The issues that are not before me:  the deactivation and coverage lapse.  As the discussion above shows, the case before me is straightforward.  Petitioner, however, complains about the deactivation of his enrollment.  He claims that he did not receive the contractor’s notice letter, so he could not respond.  He moved his practice location.  Although he does not claim to have submitted to the contractor the required enrollment form for a change of address (see 42 C.F.R. § 424.516(d)), he argues that he notified the postal service, which returned the notice letters to the contractor with his new address, so the contractor should have known where to send the notice.  He also complains that CMS’s “inappropriate actions” have caused him financial hardship.  

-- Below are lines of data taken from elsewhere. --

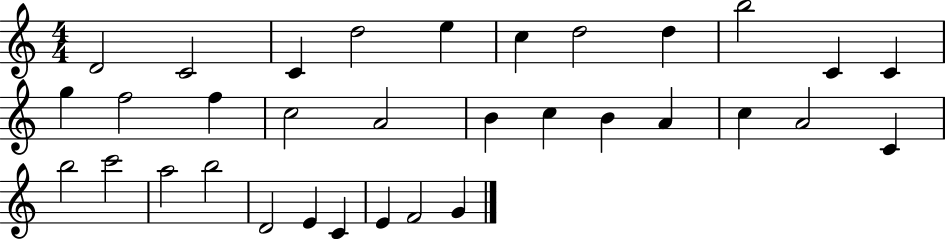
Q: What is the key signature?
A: C major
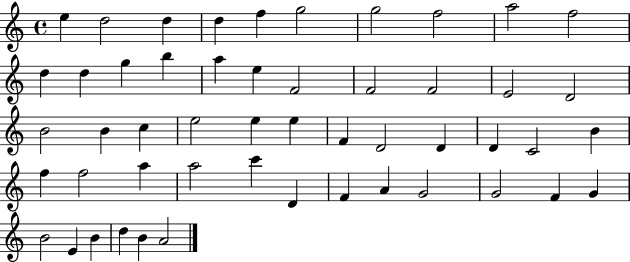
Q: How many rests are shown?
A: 0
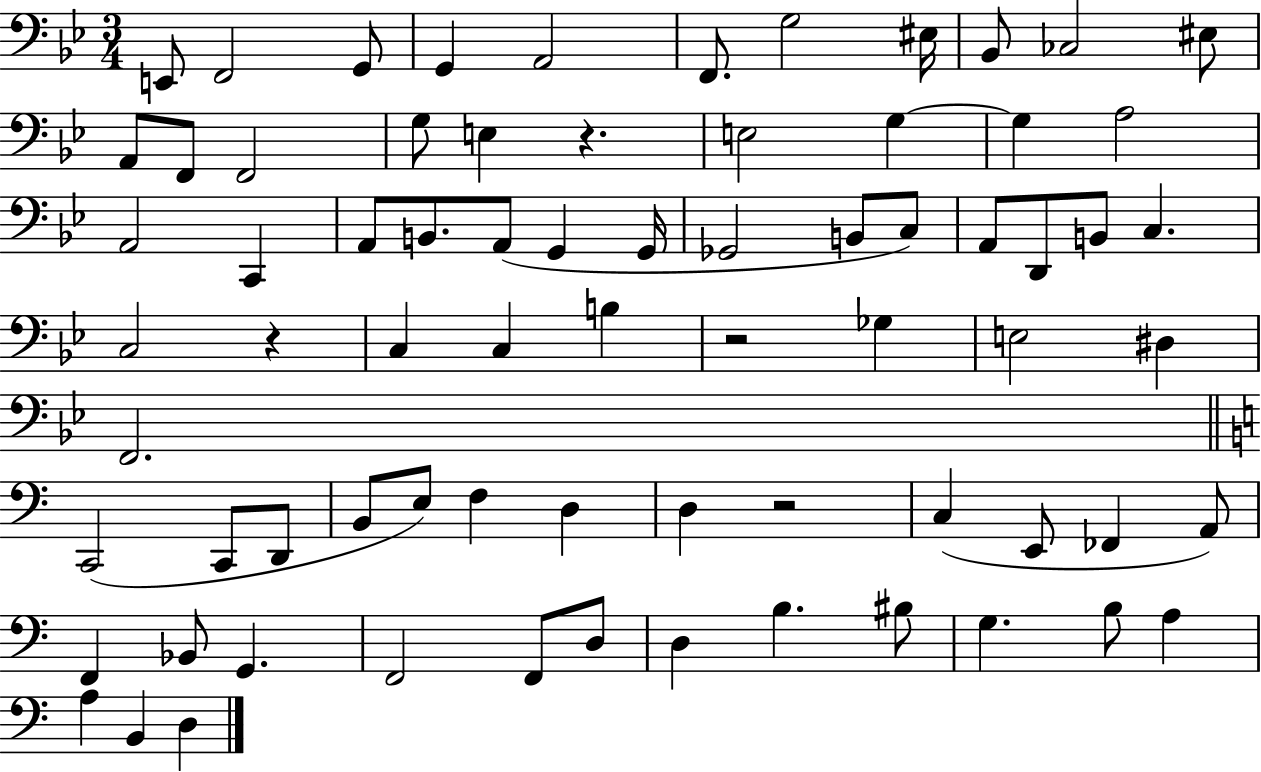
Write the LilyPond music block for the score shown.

{
  \clef bass
  \numericTimeSignature
  \time 3/4
  \key bes \major
  e,8 f,2 g,8 | g,4 a,2 | f,8. g2 eis16 | bes,8 ces2 eis8 | \break a,8 f,8 f,2 | g8 e4 r4. | e2 g4~~ | g4 a2 | \break a,2 c,4 | a,8 b,8. a,8( g,4 g,16 | ges,2 b,8 c8) | a,8 d,8 b,8 c4. | \break c2 r4 | c4 c4 b4 | r2 ges4 | e2 dis4 | \break f,2. | \bar "||" \break \key c \major c,2( c,8 d,8 | b,8 e8) f4 d4 | d4 r2 | c4( e,8 fes,4 a,8) | \break f,4 bes,8 g,4. | f,2 f,8 d8 | d4 b4. bis8 | g4. b8 a4 | \break a4 b,4 d4 | \bar "|."
}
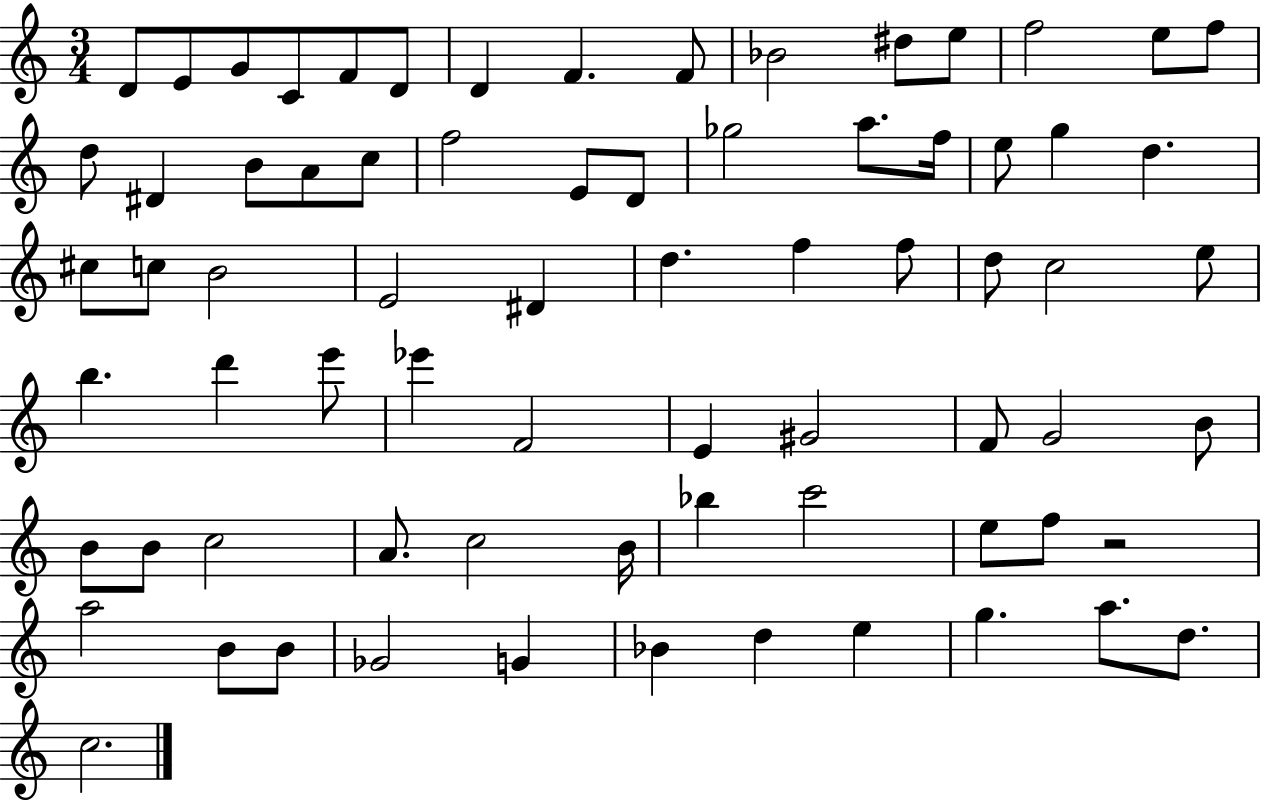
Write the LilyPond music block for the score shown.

{
  \clef treble
  \numericTimeSignature
  \time 3/4
  \key c \major
  d'8 e'8 g'8 c'8 f'8 d'8 | d'4 f'4. f'8 | bes'2 dis''8 e''8 | f''2 e''8 f''8 | \break d''8 dis'4 b'8 a'8 c''8 | f''2 e'8 d'8 | ges''2 a''8. f''16 | e''8 g''4 d''4. | \break cis''8 c''8 b'2 | e'2 dis'4 | d''4. f''4 f''8 | d''8 c''2 e''8 | \break b''4. d'''4 e'''8 | ees'''4 f'2 | e'4 gis'2 | f'8 g'2 b'8 | \break b'8 b'8 c''2 | a'8. c''2 b'16 | bes''4 c'''2 | e''8 f''8 r2 | \break a''2 b'8 b'8 | ges'2 g'4 | bes'4 d''4 e''4 | g''4. a''8. d''8. | \break c''2. | \bar "|."
}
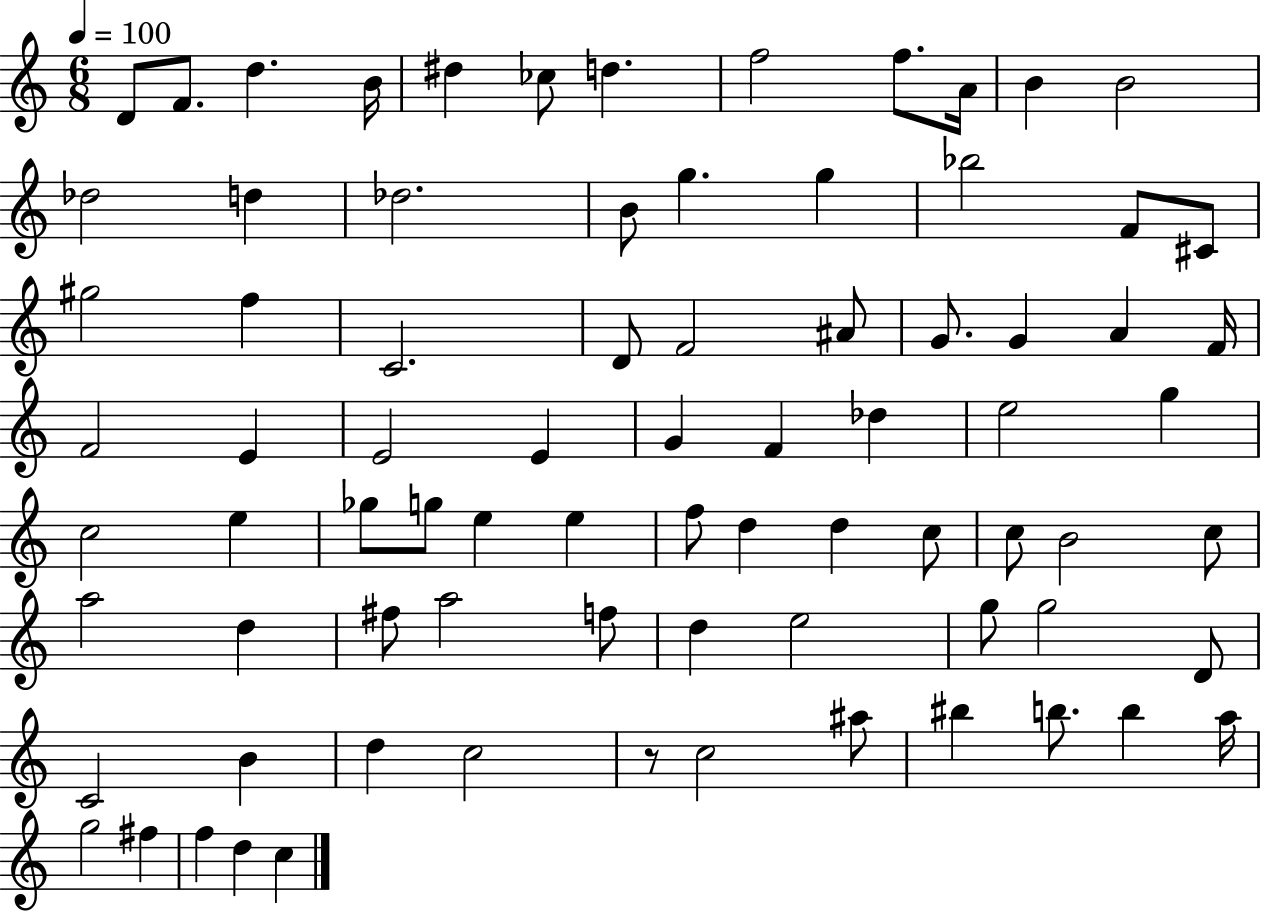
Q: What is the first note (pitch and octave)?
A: D4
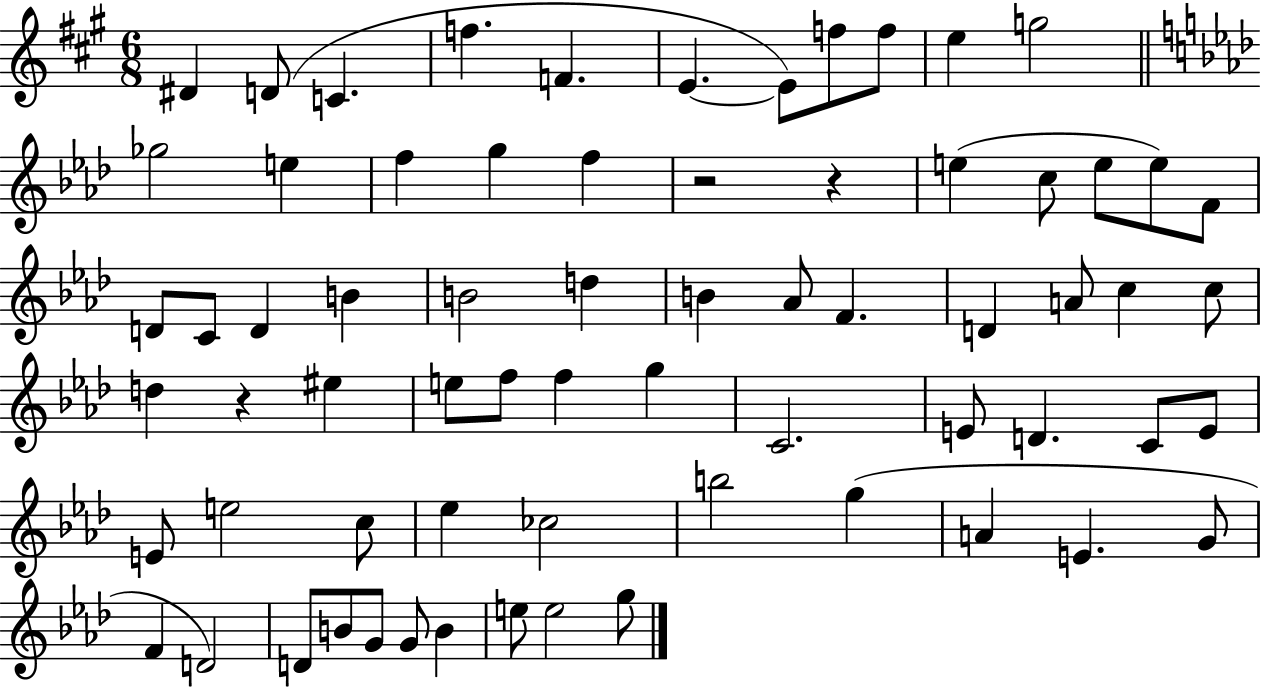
D#4/q D4/e C4/q. F5/q. F4/q. E4/q. E4/e F5/e F5/e E5/q G5/h Gb5/h E5/q F5/q G5/q F5/q R/h R/q E5/q C5/e E5/e E5/e F4/e D4/e C4/e D4/q B4/q B4/h D5/q B4/q Ab4/e F4/q. D4/q A4/e C5/q C5/e D5/q R/q EIS5/q E5/e F5/e F5/q G5/q C4/h. E4/e D4/q. C4/e E4/e E4/e E5/h C5/e Eb5/q CES5/h B5/h G5/q A4/q E4/q. G4/e F4/q D4/h D4/e B4/e G4/e G4/e B4/q E5/e E5/h G5/e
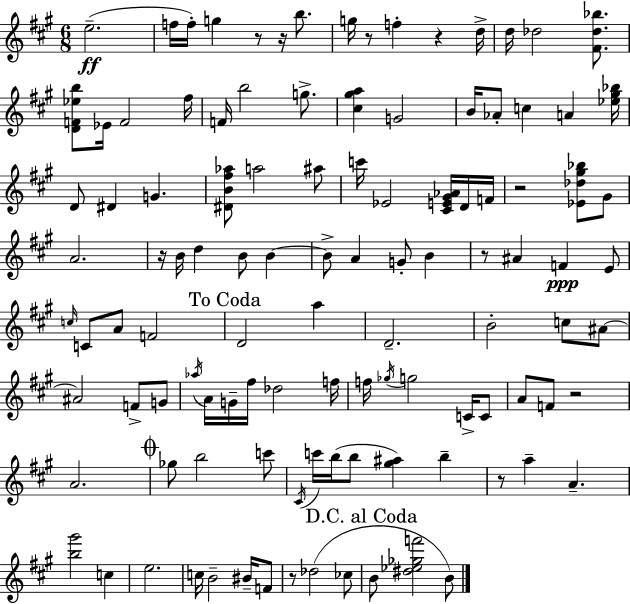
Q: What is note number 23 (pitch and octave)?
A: D#4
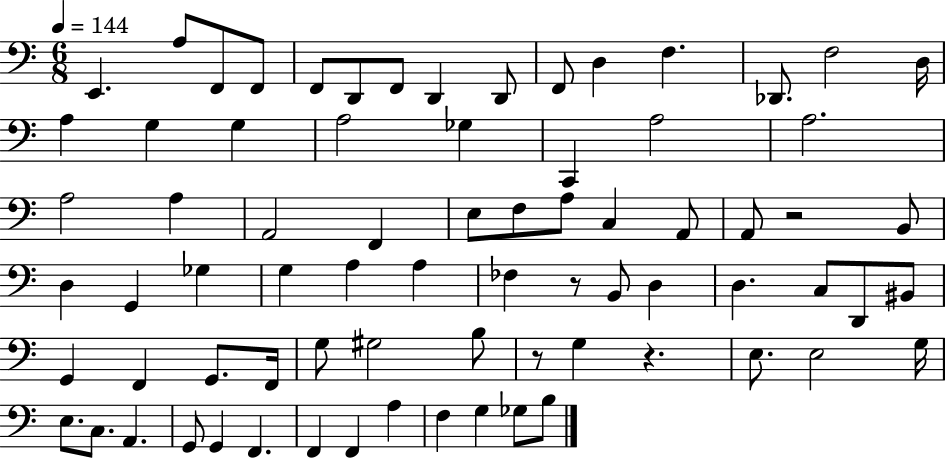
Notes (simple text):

E2/q. A3/e F2/e F2/e F2/e D2/e F2/e D2/q D2/e F2/e D3/q F3/q. Db2/e. F3/h D3/s A3/q G3/q G3/q A3/h Gb3/q C2/q A3/h A3/h. A3/h A3/q A2/h F2/q E3/e F3/e A3/e C3/q A2/e A2/e R/h B2/e D3/q G2/q Gb3/q G3/q A3/q A3/q FES3/q R/e B2/e D3/q D3/q. C3/e D2/e BIS2/e G2/q F2/q G2/e. F2/s G3/e G#3/h B3/e R/e G3/q R/q. E3/e. E3/h G3/s E3/e. C3/e. A2/q. G2/e G2/q F2/q. F2/q F2/q A3/q F3/q G3/q Gb3/e B3/e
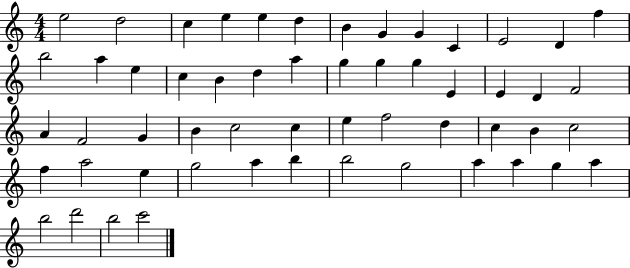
X:1
T:Untitled
M:4/4
L:1/4
K:C
e2 d2 c e e d B G G C E2 D f b2 a e c B d a g g g E E D F2 A F2 G B c2 c e f2 d c B c2 f a2 e g2 a b b2 g2 a a g a b2 d'2 b2 c'2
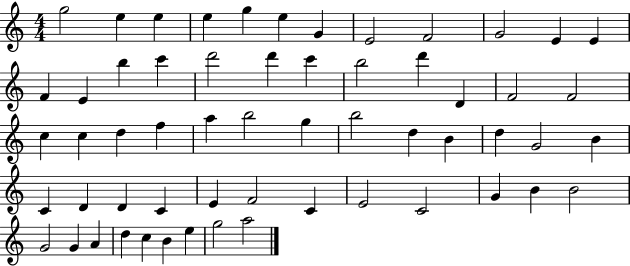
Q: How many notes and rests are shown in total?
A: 58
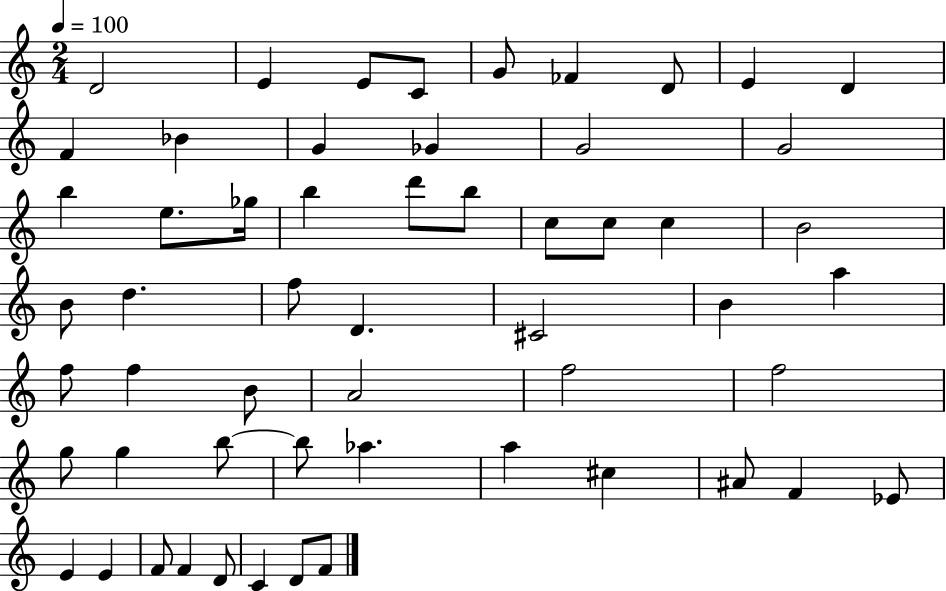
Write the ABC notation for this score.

I simply have no authority to review the deactivation nor to grant him relief based on his equitable claims.  Sokoloff, DAB No. 2972 at 6, 9; Ark. Health Grp., DAB No. 2929 at 7‑9 and cases cited therein.

Page 5

Conclusion

Because Petitioner filed his subsequently-approved reenrollment application on March 26, 2018, CMS properly granted his Medicare reenrollment effective that date.

  • 1. I make this one finding of fact/conclusion of law.
  • 2. CMS’s electronic process is referred to as PECOS (Provider Enrollment, Chain, and Ownership System).